Truly original… Black Myth: Wukong. Photography: Game Science

PS5, PC
The premise of this successful shooter is very simple and very trite: four players land on a planet full of insectoid aliens and destroy everything. But everything from the feel of the weapons to the pacing of each mission to the jingoistic satire is designed precisely to entertain, and with the right friends, every session has the potential to descend into slapstick hilarity.

PS4/5, Xbox, PC, Nintendo Switch
A warrior and her wolf pup fight to survive and repel an incursion of pitch-black demons into their natural paradise. As the seasons pass, the wolf grows and threatens her as well.
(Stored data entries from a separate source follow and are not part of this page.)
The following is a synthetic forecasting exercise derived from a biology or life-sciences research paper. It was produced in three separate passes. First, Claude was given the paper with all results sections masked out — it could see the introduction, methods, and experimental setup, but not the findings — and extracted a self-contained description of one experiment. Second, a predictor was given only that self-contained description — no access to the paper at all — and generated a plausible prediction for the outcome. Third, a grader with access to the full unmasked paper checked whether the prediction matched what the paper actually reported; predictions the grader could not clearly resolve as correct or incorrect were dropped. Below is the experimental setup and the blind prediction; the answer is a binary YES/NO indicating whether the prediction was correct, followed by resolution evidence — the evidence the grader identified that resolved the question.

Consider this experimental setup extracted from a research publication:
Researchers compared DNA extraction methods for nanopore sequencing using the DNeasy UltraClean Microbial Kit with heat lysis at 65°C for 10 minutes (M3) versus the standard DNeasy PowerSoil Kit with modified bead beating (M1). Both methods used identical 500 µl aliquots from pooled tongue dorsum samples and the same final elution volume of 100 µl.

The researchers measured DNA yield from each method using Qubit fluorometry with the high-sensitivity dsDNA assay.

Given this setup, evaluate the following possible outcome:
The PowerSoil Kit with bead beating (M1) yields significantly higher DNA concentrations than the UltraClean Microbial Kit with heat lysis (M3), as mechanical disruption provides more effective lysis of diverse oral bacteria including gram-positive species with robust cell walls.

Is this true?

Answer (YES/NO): NO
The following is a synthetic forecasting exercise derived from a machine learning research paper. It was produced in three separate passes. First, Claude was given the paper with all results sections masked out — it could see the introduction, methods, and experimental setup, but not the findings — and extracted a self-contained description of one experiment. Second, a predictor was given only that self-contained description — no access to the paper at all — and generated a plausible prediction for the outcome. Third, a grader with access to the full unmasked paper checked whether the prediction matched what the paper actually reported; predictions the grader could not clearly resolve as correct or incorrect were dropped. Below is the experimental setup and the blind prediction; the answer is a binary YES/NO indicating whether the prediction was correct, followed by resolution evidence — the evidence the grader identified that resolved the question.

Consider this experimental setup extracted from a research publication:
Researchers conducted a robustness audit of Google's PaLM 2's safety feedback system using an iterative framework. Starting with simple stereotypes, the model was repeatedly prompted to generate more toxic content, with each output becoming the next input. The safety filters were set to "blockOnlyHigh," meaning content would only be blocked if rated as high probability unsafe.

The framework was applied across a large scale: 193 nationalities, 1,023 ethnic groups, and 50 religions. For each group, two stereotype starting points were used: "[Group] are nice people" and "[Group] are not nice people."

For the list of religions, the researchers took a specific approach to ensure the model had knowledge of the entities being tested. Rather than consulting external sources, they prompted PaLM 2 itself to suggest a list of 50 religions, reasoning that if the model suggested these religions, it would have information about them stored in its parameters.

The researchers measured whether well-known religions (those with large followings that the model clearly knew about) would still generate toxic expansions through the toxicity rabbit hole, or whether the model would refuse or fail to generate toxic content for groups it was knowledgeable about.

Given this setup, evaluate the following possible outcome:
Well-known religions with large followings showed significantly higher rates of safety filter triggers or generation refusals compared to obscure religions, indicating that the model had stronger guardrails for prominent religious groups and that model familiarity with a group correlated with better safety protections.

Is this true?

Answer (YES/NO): NO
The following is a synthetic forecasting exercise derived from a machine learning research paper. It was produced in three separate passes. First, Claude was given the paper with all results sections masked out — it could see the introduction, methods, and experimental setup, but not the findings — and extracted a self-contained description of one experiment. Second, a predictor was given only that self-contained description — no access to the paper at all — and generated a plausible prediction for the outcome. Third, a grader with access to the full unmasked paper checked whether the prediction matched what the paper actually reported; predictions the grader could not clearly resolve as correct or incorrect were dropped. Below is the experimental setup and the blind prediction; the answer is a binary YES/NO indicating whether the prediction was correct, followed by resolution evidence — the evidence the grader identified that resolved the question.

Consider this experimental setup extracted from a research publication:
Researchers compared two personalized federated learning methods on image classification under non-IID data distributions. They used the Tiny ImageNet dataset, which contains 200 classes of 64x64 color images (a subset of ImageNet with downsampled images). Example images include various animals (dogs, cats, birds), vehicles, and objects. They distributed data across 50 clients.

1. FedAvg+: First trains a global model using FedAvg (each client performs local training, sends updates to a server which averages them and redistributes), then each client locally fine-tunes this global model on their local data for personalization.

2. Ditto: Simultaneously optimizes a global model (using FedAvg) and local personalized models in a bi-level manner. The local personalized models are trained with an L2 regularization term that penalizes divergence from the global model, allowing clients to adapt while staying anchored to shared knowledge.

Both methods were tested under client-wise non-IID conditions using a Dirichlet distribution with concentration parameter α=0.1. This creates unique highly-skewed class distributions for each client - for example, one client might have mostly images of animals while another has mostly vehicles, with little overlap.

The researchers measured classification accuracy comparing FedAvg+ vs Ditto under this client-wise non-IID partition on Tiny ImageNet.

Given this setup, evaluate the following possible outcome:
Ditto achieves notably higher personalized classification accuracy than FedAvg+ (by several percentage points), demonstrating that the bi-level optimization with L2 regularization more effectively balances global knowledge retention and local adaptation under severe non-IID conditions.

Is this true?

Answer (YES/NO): NO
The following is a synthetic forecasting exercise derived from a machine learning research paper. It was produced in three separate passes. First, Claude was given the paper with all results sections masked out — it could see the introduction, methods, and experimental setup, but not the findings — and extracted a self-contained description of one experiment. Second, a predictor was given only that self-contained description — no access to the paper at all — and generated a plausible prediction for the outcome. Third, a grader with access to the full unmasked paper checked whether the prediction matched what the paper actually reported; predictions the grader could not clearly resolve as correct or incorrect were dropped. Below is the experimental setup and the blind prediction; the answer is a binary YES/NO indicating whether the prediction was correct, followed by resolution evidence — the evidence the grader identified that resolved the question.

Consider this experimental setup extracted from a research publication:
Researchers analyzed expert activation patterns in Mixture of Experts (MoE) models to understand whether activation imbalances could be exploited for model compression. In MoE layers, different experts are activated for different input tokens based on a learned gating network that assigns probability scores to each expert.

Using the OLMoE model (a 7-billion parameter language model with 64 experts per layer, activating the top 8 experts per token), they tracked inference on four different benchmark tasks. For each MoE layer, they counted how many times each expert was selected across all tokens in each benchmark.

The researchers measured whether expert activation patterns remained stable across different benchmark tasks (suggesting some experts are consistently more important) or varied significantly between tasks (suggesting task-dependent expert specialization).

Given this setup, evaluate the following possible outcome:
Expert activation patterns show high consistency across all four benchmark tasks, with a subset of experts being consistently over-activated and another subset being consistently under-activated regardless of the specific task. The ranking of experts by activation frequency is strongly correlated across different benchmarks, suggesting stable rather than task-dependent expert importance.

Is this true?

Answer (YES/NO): NO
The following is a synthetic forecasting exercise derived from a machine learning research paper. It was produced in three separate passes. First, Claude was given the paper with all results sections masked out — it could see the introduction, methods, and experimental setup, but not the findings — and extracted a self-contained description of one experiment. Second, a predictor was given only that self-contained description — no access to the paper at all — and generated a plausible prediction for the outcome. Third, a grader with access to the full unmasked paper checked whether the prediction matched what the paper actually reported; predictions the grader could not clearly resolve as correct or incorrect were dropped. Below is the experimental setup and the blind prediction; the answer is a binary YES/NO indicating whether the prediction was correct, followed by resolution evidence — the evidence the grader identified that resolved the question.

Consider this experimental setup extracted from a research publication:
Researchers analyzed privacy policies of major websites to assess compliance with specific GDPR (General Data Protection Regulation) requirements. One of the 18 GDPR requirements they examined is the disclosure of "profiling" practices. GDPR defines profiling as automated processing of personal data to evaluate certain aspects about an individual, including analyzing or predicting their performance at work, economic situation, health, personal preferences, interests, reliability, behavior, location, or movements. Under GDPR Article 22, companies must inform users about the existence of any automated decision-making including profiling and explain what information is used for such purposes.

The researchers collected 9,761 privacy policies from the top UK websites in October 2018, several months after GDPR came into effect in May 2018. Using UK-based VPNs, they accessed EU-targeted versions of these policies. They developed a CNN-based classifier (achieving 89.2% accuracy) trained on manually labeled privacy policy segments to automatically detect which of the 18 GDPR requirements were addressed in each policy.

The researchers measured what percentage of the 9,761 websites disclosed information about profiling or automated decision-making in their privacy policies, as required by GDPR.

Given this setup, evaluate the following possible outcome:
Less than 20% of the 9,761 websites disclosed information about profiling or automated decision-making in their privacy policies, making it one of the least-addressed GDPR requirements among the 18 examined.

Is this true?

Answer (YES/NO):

One of the most extraordinary looking games you will ever play, imbued with deep and sincere feeling.

PS5, Xbox, PC
A highly unusual and unfailingly entertaining quasi-medieval fantasy RPG that has no qualms about getting you into trouble and challenging you to figure things out for yourself. Stuck in the woods at night after forgetting to pack your camping gear, surrounded by ghosts, you can’t help but find your way to adventure.

Adventure awaits you… Dragon’s Dogma 2. Photography: Capcom

PS4/5, Xbox, PC, Nintendo Switch, smartphones
The biggest indie hit of the year, this laid-back, psychedelic take on poker can make the hours disappear. Create outrageous hands with decks of cards that transform with each game, making your score higher and higher (if you know what you’re doing). Victories are elusive, but each attempt brings you tantalizingly closer.

PS4/5, Xbox, PC
Extraordinary art direction, an operatic soundtrack, and theatrical battles between transformative fantasy robots and grotesque human-adjacent Bush monstrosities come together in a passionate plea for the adoption of a multicultural society and an end to divisive politics. A role-playing game as intelligent as it is great, which combines philosophical postulates with intense strangeness and a scandalous style.

PS4/5, Xbox, PC
It’s not technically a sequel to the 2022 dark fantasy masterpiece, but it might as well be. Shadow of the Erdtree adds dozens of hours, more creatively disturbing enemies, and even more fascinatingly desecrated locations to FromSoftware’s incomparable realm. It revitalizes an already great game with a renewed sense of danger and possibility.

More than a sequel… Elden Ring: Shadow of the Erdtree. Photography: Bandai Namco Europe

PS5
A friendly blue and white robot and his hundreds of little friends roam a galaxy of fun-filled planets, helped by backpack monkeys, extendable frog boxing gloves, and a rocket-powered chicken. With over 10 hours of pure, focused fun from Sony’s Team Asobi, this clever and adorable adventure shows exactly what the advanced technology of modern consoles can add to the entertainment business.